When a French court ordered the Aga Khan to pay £50 million to his second wife, it was generally thought the racehorse billionaire and jet-setting spiritual leader had got off lightly.
Yet the 75-year old Prince Karim, the fourth Aga Khan, has posted a last-minute challenge to September's ruling, prompting lawyers for his estranged wife to accuse him of cutting and running.
The head of the 12 million-strong Ismaeli Muslim community is a British citizen and Swiss taxpayer but lives in France where the former Princess Gabriele zu Leiningen - sued for divorce.
While the settlement set a new French record it paled compared to the Aga Khan's estimated £8 billion personal fortune. It was also far short of the 200 million euros (£166 million) his 48-year old German-born former pop singer wife, now known as the Begum Inaara Aga Khan, had asked for when the pair split in 2004.
But he has now decided to take his case to France's highest court, the Cour de Cassation, which will delay any divorce for at least a year, possibly up to seven.
The unheralded move has sparked intrigue among European high society. The Aga Khan was widely believed to be preparing to marry Beatrice von der Schulenburg. the divorced wife of City recruitment company head Jeffrey von der Schulenburg.
The mother of four and has been close to the Aga Khan for five years.
Instead his second wife who lived in Ascot with their 11-year old son, Prince Aly, until a recent move to Switzerland, retains her titles as Her Highness the Begum Aga Khan.
A lawyer acting for his second wife told Le Figaro, he was concerned the Aga Khan might even leave France altogether and move into Bell Island, a private island in the Bahamas he recently bought and where building work is underway.
"One day, it will no doubt not be easy to obtain the settlement," the lawyer told the newspaper.
September's settlement followed a break-up almost a decade ago, following claims by Begum Inaara that her husband was seeing an air hostess.
Papers filed in the French court revealed that relationship between the Aga Khan and his wife had "irretrievably broken down" within a couple of years of their society wedding on the Aga Khan's estate at Aiglemont, north of Paris, in 1998.

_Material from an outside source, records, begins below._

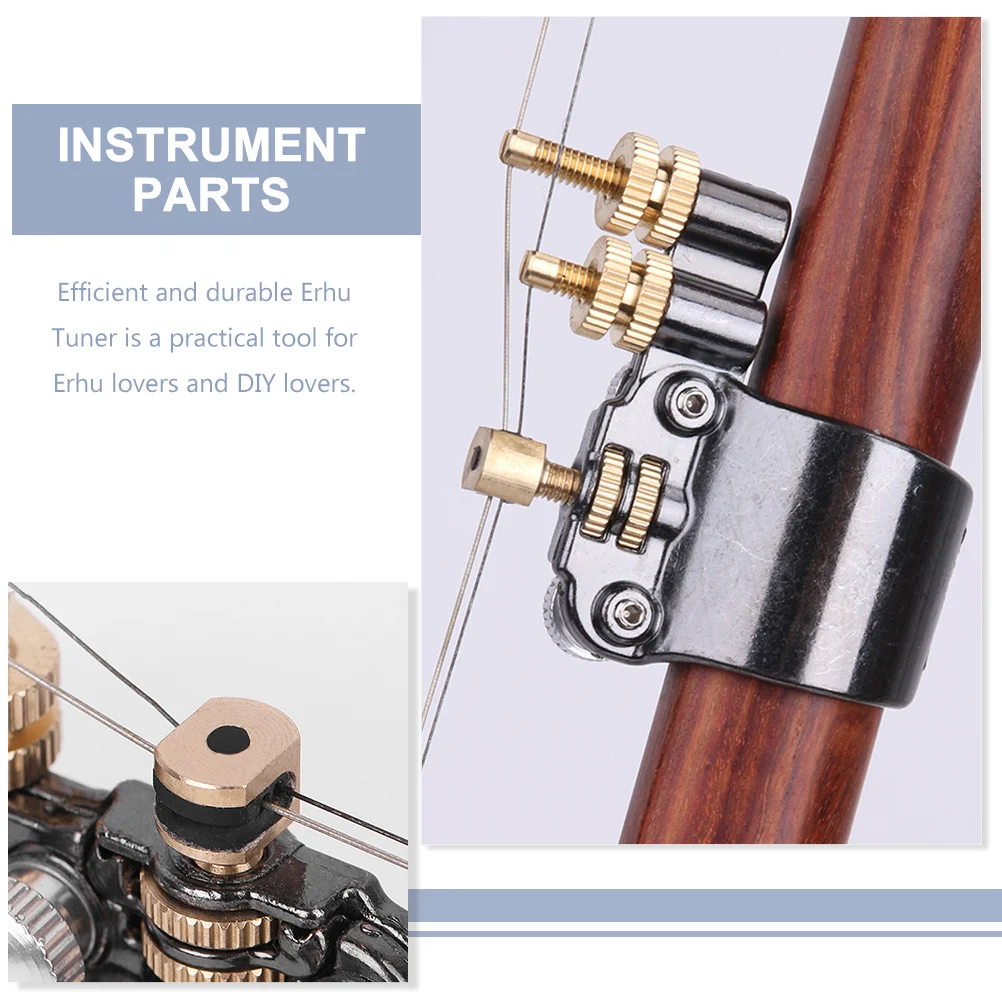 INSTRUMENT PARTS

Efficient and durable Erhu Tuner is a practical tool for Erhu lovers and DIY lovers.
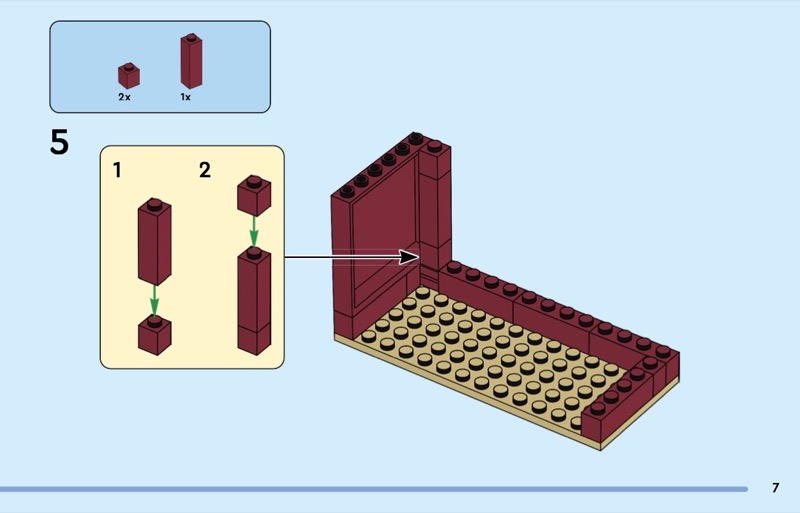 2x
1x

5

1

2

7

The court ruled that the Begum should receive 60 million euros on the grounds that the couple had a secure relationship for at least two years.
It overturned a lower court award of just £10 million, finding the Aga Khan exclusively at fault for adultery.

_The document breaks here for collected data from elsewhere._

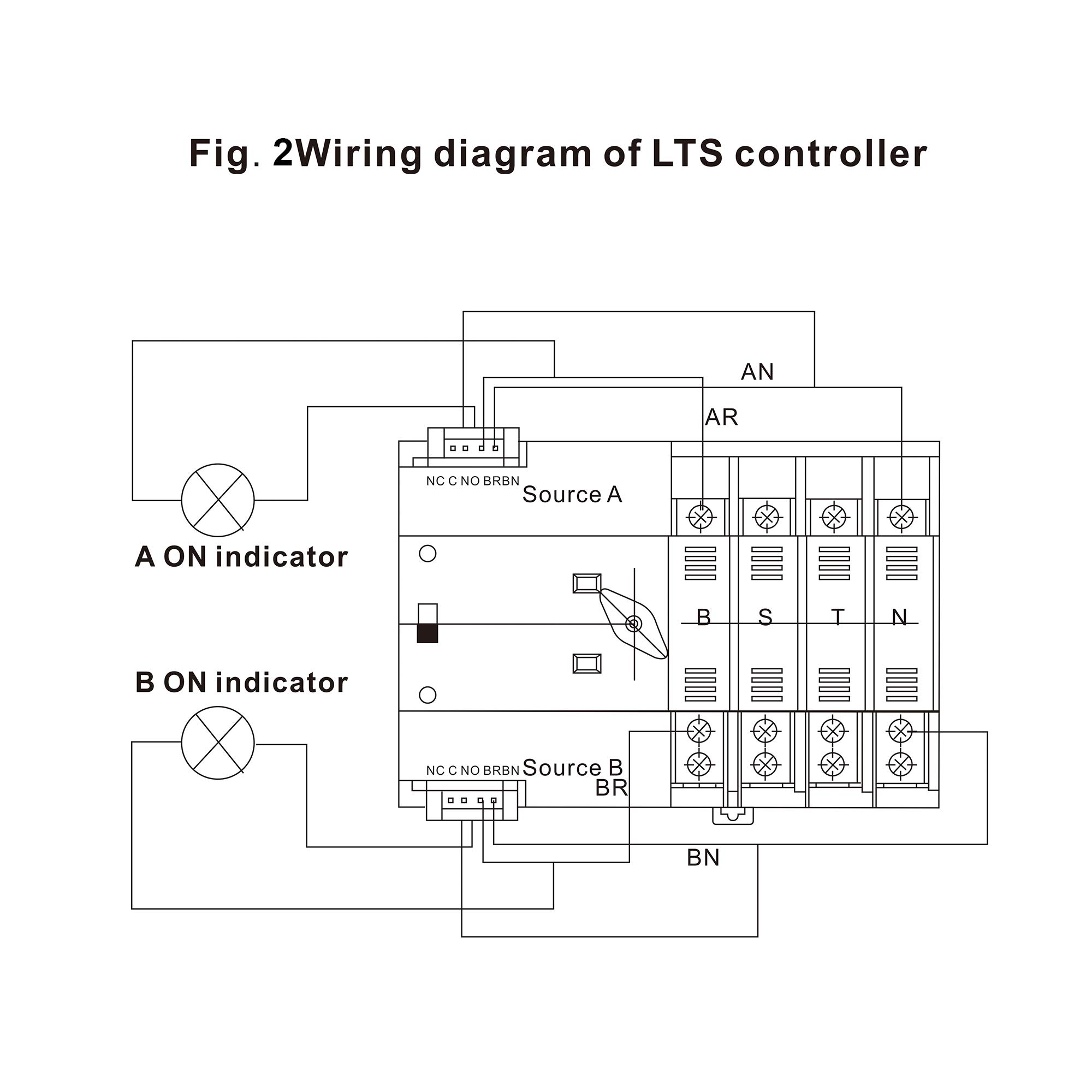 Fig. 2Wiring diagram of LTS controller

AN

AR

NC C NO BRBN

Source A

A ON indicator

B S T N

B ON indicator

NC C NO BRBN

Source B

BR

BN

He had argued that she had treated her commitments as wife of a spiritual leader with a "guilty lightness", for instance appearing in public in India with a red mark on her forehead – a Hindu sign seen as a provocation to his Muslim followers.
The court papers stated his wife hired a private detective to track his movements with the air hostess. Lawyers for his second spouse also cited his liaison with Miss Schulenburg.
The revelations were an embarrassment for the Aga Khan, whose Ismaeli followers donate significant sums to him and worship him as the"bringer of light'".
Lawyers for the Aga Khan did not return calls.
The Cour de Cassation must now decide whether the latest ruling was legally watertight, failing which it could order a new appeals trial, further dragging out the process.
"He's taking a risk: if anything were to happen to him, she remains his wife," said a source close to the case.